> Task statement: Print verbatim every line starting at the one that contains "Is the black" and ending at the final line of the records; include both endpoints.

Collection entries
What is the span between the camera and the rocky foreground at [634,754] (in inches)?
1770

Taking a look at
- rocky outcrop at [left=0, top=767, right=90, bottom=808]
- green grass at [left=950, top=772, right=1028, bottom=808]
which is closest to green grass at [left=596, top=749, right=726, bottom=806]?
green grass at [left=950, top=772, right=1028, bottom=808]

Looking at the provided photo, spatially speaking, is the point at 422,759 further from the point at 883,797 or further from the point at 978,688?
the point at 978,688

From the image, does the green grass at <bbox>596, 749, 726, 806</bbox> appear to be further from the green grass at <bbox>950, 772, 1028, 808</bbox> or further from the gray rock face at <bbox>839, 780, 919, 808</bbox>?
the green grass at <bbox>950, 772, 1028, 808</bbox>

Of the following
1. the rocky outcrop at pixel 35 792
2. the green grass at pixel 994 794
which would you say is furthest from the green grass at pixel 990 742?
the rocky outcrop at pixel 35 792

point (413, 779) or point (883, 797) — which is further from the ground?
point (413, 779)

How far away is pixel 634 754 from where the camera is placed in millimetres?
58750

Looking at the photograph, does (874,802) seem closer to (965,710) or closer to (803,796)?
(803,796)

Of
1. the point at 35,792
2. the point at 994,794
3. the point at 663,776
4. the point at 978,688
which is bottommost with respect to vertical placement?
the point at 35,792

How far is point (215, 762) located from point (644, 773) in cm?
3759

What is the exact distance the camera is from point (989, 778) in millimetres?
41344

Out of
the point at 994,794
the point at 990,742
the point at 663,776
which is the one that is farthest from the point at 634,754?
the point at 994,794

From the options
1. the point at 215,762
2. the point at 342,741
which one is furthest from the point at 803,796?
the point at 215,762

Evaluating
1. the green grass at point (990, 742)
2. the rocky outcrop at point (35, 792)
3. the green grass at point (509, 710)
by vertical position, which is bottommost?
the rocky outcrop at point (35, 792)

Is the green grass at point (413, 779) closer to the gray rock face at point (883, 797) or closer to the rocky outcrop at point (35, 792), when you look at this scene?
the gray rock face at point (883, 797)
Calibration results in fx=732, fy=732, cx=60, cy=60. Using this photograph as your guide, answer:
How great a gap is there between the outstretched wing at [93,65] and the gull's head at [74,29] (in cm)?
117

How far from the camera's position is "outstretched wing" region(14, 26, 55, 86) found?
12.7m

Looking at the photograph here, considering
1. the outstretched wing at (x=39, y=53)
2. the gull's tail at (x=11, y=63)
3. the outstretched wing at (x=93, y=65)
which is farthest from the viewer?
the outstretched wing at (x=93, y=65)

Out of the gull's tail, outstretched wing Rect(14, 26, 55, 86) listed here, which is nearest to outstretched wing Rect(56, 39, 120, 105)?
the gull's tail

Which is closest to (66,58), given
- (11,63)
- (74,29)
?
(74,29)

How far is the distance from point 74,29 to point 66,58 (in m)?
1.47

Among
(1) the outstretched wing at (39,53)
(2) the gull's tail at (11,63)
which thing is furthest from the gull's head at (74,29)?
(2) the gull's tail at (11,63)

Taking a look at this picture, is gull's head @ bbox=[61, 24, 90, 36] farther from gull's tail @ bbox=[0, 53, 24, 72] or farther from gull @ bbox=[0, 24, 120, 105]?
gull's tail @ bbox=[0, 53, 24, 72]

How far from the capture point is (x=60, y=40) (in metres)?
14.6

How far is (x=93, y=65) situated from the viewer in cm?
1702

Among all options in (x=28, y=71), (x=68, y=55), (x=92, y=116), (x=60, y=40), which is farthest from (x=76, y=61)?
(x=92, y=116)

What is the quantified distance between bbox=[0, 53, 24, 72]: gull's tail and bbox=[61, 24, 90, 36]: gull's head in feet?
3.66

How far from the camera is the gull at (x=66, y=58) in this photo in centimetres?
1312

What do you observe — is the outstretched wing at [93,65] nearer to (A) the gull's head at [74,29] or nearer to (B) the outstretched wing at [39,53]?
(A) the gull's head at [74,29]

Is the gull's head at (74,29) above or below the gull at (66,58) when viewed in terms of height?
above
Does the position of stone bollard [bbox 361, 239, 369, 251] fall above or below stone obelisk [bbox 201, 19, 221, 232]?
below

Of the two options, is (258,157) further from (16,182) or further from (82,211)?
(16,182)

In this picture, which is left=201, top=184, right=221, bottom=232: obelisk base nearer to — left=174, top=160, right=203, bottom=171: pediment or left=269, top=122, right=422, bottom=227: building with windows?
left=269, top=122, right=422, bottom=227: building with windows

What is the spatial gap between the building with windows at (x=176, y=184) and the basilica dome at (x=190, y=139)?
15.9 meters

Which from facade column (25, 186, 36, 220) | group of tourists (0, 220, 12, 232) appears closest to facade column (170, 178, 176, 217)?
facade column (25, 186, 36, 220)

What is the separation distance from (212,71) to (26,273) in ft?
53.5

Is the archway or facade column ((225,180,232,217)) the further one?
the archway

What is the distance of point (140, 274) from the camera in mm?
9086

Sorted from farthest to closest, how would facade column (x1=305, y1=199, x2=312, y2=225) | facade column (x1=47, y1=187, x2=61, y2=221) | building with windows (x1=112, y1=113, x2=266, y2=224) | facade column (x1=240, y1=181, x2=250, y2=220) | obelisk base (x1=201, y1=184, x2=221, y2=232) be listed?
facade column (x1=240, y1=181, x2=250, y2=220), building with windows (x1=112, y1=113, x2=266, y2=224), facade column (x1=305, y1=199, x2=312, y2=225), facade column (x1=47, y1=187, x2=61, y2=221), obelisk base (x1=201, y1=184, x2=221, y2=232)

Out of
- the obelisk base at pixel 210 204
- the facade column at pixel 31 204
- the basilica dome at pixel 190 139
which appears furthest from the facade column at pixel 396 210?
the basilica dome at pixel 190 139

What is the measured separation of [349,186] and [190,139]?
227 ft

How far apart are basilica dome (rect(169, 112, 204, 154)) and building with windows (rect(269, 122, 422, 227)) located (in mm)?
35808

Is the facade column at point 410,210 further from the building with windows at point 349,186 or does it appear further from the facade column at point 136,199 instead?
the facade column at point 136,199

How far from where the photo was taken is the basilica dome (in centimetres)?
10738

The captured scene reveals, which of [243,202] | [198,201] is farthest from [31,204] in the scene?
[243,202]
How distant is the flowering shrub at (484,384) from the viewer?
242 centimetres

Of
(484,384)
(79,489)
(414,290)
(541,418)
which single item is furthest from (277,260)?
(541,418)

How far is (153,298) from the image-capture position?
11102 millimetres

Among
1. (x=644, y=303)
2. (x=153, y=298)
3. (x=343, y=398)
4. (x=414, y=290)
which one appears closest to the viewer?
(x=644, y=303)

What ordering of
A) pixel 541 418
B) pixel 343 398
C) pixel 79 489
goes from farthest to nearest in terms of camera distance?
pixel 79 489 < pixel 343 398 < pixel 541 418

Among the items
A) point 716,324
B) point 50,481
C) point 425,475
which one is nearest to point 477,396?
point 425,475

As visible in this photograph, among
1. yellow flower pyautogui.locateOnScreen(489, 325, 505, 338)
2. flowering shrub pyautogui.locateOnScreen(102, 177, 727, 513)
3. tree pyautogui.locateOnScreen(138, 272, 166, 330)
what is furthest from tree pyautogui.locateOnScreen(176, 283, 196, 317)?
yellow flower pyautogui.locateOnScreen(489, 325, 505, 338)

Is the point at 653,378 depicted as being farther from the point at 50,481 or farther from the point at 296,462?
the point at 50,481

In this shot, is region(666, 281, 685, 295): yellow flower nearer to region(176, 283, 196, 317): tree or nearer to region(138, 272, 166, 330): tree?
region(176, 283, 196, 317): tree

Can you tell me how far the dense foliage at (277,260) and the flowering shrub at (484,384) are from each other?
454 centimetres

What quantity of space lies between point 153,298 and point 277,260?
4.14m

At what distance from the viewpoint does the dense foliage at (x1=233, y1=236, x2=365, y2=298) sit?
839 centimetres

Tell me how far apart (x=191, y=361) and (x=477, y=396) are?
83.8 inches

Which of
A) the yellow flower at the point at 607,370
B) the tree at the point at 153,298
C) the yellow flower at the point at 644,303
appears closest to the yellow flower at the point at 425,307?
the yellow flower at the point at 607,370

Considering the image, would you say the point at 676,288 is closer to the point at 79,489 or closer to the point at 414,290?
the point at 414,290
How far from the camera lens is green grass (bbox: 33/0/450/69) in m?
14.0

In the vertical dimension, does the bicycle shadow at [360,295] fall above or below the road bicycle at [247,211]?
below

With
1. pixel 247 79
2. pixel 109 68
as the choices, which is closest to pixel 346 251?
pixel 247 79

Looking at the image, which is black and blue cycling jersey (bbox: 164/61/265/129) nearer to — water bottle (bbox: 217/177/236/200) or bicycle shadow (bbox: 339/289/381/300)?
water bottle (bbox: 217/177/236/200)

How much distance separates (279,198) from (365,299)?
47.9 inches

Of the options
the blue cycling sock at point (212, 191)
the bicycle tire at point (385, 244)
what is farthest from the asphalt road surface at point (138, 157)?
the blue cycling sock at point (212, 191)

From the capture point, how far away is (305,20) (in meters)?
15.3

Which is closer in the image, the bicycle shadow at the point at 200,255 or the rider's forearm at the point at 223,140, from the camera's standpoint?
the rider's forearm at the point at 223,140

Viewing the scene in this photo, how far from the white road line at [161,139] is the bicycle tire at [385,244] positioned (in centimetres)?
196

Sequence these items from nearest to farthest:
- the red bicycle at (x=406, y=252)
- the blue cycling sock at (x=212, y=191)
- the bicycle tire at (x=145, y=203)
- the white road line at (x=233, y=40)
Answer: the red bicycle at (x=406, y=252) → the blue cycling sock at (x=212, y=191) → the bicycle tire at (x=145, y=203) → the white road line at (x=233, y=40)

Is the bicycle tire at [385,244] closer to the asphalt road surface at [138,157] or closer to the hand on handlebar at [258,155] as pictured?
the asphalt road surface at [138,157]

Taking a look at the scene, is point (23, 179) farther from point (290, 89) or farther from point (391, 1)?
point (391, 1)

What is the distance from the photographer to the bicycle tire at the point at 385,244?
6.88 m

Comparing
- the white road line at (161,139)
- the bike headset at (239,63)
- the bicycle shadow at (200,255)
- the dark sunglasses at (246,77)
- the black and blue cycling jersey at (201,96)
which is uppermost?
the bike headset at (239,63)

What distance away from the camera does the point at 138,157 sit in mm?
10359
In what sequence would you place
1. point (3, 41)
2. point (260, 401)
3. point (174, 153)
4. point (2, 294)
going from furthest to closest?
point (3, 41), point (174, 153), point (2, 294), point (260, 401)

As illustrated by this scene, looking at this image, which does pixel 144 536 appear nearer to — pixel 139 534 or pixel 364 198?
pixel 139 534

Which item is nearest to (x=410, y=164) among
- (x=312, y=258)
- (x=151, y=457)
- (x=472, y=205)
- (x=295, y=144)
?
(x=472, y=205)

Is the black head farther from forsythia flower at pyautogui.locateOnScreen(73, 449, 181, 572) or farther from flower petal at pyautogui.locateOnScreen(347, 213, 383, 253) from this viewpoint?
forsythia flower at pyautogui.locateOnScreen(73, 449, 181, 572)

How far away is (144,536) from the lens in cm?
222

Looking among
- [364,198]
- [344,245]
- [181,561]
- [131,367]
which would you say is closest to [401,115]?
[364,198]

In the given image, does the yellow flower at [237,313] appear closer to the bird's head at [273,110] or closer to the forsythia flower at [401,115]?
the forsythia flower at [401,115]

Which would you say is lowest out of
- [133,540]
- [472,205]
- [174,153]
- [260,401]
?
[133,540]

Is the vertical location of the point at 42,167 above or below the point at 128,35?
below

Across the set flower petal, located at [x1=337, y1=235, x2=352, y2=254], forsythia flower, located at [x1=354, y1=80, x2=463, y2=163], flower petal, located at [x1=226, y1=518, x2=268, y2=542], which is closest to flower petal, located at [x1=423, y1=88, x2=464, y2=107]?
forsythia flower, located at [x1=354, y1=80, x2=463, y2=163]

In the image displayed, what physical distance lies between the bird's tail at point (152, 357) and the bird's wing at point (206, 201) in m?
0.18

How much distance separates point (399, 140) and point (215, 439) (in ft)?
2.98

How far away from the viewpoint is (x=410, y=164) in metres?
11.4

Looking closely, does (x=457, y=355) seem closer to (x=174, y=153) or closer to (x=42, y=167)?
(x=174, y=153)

> Result of this task:
Is the black head farther from forsythia flower at pyautogui.locateOnScreen(73, 449, 181, 572) or farther from flower petal at pyautogui.locateOnScreen(347, 213, 383, 253) from this viewpoint?
forsythia flower at pyautogui.locateOnScreen(73, 449, 181, 572)

How far away is (144,536) from the lens in cm?
222

Looking among
- [364,198]
- [344,245]
- [181,561]
- [131,367]
which would you say is closest to [401,115]?
[364,198]

In the given image, does the yellow flower at [237,313] appear closer to the bird's head at [273,110] or closer to the forsythia flower at [401,115]?
the forsythia flower at [401,115]

Which would you say is lowest out of
- [133,540]
- [472,205]
- [174,153]
- [260,401]
?
[133,540]

Is the vertical location of the point at 42,167 above or below the point at 128,35?
below

Across the set flower petal, located at [x1=337, y1=235, x2=352, y2=254], forsythia flower, located at [x1=354, y1=80, x2=463, y2=163], flower petal, located at [x1=226, y1=518, x2=268, y2=542], which is closest to flower petal, located at [x1=423, y1=88, x2=464, y2=107]?
forsythia flower, located at [x1=354, y1=80, x2=463, y2=163]

In the image displayed, what physical distance lies between the bird's tail at point (152, 357) and the bird's wing at point (206, 201) in m?
0.18

How much distance separates point (399, 140) and point (215, 439) (in ft)?
2.98

How far away from the viewpoint is (x=410, y=164) in metres?
11.4

Looking closely, does (x=457, y=355) seem closer to (x=174, y=153) or closer to (x=42, y=167)?
(x=174, y=153)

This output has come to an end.